**Supplied information**
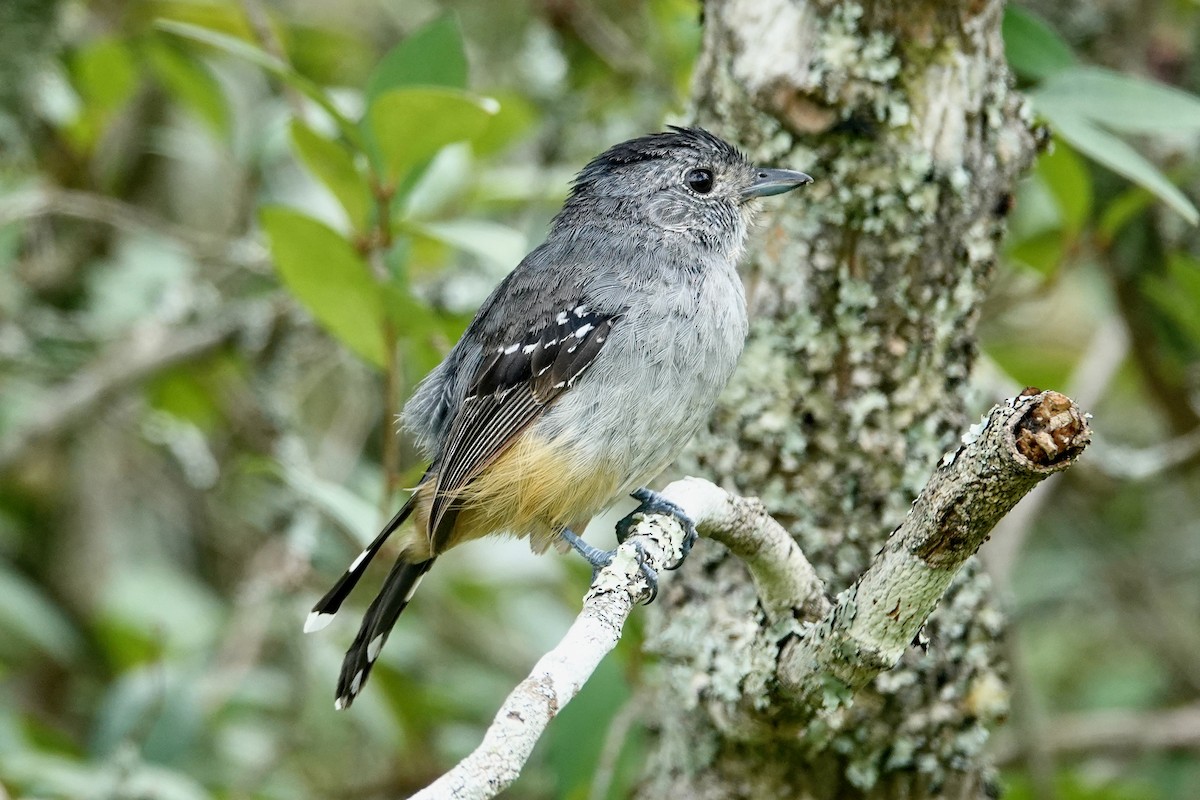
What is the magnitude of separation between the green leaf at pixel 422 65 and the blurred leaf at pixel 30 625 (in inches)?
102

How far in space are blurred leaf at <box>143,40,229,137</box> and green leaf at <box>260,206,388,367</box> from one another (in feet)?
5.45

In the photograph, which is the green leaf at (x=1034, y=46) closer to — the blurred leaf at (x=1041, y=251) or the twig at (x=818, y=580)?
the blurred leaf at (x=1041, y=251)

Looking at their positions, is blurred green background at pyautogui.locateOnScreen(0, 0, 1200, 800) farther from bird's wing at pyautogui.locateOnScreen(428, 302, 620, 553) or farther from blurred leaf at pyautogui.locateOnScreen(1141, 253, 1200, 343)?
bird's wing at pyautogui.locateOnScreen(428, 302, 620, 553)

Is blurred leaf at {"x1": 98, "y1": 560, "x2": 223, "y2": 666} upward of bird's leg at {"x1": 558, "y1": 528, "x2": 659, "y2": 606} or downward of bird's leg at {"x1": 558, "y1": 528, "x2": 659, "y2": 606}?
upward

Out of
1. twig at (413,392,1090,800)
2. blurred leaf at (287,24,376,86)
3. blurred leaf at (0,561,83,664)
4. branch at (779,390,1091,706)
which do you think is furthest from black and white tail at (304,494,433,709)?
blurred leaf at (287,24,376,86)

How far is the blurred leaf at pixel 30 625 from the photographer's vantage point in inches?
186

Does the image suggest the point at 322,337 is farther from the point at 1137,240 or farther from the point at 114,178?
the point at 1137,240

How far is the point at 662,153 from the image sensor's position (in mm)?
3703

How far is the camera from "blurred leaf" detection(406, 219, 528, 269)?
327cm

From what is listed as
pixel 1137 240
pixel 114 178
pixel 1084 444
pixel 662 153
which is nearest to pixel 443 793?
pixel 1084 444

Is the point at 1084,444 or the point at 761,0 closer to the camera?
the point at 1084,444

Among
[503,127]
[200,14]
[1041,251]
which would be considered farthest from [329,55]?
[1041,251]

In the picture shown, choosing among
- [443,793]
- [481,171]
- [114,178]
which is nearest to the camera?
[443,793]

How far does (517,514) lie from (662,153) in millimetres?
1105
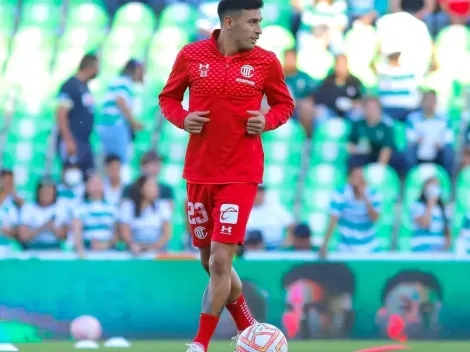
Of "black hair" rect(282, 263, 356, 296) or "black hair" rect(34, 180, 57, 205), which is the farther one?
"black hair" rect(34, 180, 57, 205)

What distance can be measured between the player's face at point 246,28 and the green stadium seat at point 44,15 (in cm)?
512

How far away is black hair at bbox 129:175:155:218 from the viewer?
1051 cm

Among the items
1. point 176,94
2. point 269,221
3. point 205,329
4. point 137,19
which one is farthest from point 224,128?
point 137,19

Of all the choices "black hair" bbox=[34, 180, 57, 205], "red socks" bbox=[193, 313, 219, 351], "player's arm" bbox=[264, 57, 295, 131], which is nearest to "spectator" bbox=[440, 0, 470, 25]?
"black hair" bbox=[34, 180, 57, 205]

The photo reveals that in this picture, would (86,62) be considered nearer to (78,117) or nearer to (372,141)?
(78,117)

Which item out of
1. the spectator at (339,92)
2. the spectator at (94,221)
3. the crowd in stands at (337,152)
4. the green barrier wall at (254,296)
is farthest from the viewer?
the spectator at (339,92)

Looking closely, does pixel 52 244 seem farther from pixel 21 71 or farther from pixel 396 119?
pixel 396 119

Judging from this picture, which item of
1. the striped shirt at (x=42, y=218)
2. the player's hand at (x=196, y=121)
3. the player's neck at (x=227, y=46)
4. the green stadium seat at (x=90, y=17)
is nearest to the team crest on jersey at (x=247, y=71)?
the player's neck at (x=227, y=46)

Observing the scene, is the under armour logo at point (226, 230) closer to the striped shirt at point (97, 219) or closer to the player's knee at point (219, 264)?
the player's knee at point (219, 264)

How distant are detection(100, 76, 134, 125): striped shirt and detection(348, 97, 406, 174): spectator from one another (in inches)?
87.1

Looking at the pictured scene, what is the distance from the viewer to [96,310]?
397 inches

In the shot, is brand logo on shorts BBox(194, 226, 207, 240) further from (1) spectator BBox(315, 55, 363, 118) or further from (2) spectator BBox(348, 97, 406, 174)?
(1) spectator BBox(315, 55, 363, 118)

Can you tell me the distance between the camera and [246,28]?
676 cm

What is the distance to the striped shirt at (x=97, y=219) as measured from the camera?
1038 cm
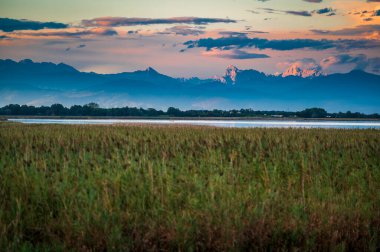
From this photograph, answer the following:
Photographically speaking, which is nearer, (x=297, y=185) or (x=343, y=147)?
(x=297, y=185)

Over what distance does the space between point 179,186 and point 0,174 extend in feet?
17.7

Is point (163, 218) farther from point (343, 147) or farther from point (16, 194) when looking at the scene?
point (343, 147)

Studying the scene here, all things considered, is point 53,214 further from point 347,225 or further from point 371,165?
point 371,165

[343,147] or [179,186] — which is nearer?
[179,186]

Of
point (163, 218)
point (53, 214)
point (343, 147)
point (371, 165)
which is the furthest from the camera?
point (343, 147)

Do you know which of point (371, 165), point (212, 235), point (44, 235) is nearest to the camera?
point (212, 235)

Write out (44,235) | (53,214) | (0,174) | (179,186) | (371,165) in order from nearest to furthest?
(44,235)
(53,214)
(179,186)
(0,174)
(371,165)

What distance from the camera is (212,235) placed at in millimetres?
9445

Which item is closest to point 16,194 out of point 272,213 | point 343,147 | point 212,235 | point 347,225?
point 212,235

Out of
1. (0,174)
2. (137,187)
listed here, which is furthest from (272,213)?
(0,174)

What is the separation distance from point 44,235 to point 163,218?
A: 251 centimetres

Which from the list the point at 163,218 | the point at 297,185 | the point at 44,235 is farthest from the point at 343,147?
the point at 44,235

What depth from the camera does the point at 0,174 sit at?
46.6ft

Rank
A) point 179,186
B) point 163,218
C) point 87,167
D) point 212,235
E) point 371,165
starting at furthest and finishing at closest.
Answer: point 371,165, point 87,167, point 179,186, point 163,218, point 212,235
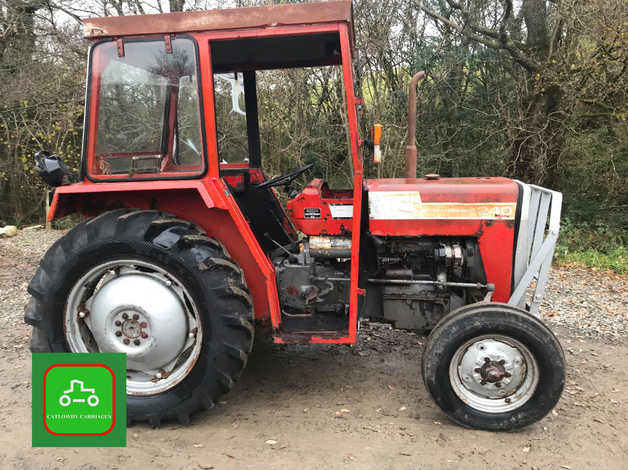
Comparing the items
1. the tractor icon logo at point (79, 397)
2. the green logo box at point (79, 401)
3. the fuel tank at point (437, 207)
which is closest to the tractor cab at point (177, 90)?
the fuel tank at point (437, 207)

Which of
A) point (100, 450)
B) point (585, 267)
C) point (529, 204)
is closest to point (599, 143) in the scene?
point (585, 267)

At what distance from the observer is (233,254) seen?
298 centimetres

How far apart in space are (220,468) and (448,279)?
1757mm

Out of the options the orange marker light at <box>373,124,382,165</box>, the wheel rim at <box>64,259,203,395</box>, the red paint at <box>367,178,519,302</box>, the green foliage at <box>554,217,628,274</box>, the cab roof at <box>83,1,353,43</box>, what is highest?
the cab roof at <box>83,1,353,43</box>

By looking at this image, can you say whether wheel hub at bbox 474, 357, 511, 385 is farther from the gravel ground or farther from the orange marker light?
the gravel ground

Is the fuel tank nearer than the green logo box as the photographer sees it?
No

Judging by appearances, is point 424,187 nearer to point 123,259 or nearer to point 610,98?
point 123,259

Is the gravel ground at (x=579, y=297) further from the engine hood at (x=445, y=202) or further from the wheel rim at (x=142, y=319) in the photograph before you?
the wheel rim at (x=142, y=319)

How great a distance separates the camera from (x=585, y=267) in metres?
6.44

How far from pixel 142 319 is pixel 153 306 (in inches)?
4.6

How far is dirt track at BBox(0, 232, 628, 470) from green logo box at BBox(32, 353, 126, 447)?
84 millimetres

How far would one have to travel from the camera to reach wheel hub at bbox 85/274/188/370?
2.76m

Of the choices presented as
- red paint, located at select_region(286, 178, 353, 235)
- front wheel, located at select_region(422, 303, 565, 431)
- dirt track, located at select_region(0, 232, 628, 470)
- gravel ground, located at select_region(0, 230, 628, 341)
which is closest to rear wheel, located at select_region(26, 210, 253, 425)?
Result: dirt track, located at select_region(0, 232, 628, 470)

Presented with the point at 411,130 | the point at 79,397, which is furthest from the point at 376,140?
the point at 79,397
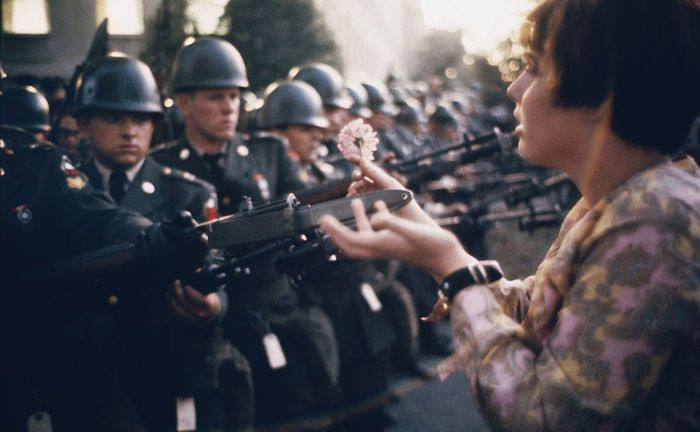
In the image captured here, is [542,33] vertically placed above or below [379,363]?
above

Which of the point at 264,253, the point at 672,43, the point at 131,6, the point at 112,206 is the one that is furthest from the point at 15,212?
the point at 131,6

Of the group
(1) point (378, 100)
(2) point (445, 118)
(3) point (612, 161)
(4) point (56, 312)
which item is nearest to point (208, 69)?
(4) point (56, 312)

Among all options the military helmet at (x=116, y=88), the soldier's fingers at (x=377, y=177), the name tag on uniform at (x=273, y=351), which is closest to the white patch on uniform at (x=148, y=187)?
the military helmet at (x=116, y=88)

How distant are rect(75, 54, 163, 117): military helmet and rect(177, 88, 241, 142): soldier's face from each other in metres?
0.56

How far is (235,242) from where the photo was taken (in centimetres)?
221

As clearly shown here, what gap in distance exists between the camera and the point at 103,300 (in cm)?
314

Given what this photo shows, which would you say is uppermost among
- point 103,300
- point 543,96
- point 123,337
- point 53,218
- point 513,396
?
point 543,96

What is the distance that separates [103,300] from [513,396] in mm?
2204

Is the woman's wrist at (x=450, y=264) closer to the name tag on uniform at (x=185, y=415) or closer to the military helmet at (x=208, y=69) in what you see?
the name tag on uniform at (x=185, y=415)

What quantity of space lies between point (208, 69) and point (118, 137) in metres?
1.22

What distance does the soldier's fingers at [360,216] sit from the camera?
1.66 m

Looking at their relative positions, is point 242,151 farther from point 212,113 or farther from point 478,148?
point 478,148

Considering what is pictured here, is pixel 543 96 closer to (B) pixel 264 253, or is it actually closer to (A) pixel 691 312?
(A) pixel 691 312

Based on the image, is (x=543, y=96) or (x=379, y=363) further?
(x=379, y=363)
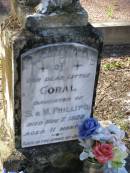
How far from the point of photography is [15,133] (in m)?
3.63

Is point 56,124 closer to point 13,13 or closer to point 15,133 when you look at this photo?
point 15,133

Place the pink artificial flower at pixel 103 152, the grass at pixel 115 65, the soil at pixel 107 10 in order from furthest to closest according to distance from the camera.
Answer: the soil at pixel 107 10, the grass at pixel 115 65, the pink artificial flower at pixel 103 152

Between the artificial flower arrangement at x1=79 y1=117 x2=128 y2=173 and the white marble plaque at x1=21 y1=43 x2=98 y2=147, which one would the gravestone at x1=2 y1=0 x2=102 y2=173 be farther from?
the artificial flower arrangement at x1=79 y1=117 x2=128 y2=173

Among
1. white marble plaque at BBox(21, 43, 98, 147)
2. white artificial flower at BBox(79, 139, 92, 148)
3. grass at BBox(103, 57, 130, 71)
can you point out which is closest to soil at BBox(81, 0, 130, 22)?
grass at BBox(103, 57, 130, 71)

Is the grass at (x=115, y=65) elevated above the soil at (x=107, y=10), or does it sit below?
below

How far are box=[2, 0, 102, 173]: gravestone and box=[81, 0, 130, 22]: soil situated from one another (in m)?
3.63

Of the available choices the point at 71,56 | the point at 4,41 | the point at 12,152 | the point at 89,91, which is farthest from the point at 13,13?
the point at 12,152

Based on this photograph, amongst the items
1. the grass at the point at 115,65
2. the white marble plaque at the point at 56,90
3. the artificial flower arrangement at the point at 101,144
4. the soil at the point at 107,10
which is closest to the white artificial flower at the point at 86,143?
the artificial flower arrangement at the point at 101,144

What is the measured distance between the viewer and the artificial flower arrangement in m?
3.58

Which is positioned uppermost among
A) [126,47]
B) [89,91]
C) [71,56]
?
[71,56]

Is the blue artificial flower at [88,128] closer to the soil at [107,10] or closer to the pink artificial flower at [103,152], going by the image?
the pink artificial flower at [103,152]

**Problem description**
Write out only what runs from the line holding "What is the measured" through the last line of the records, exactly as shown.

**Exercise answer**
What is the measured distance between the viewer and the artificial flower arrangement in m?
3.58

Which is positioned uppermost among
A) [126,47]
B) [89,91]
C) [71,56]
?
[71,56]

Is the blue artificial flower at [88,128] closer to the soil at [107,10] or closer to the pink artificial flower at [103,152], going by the image?
the pink artificial flower at [103,152]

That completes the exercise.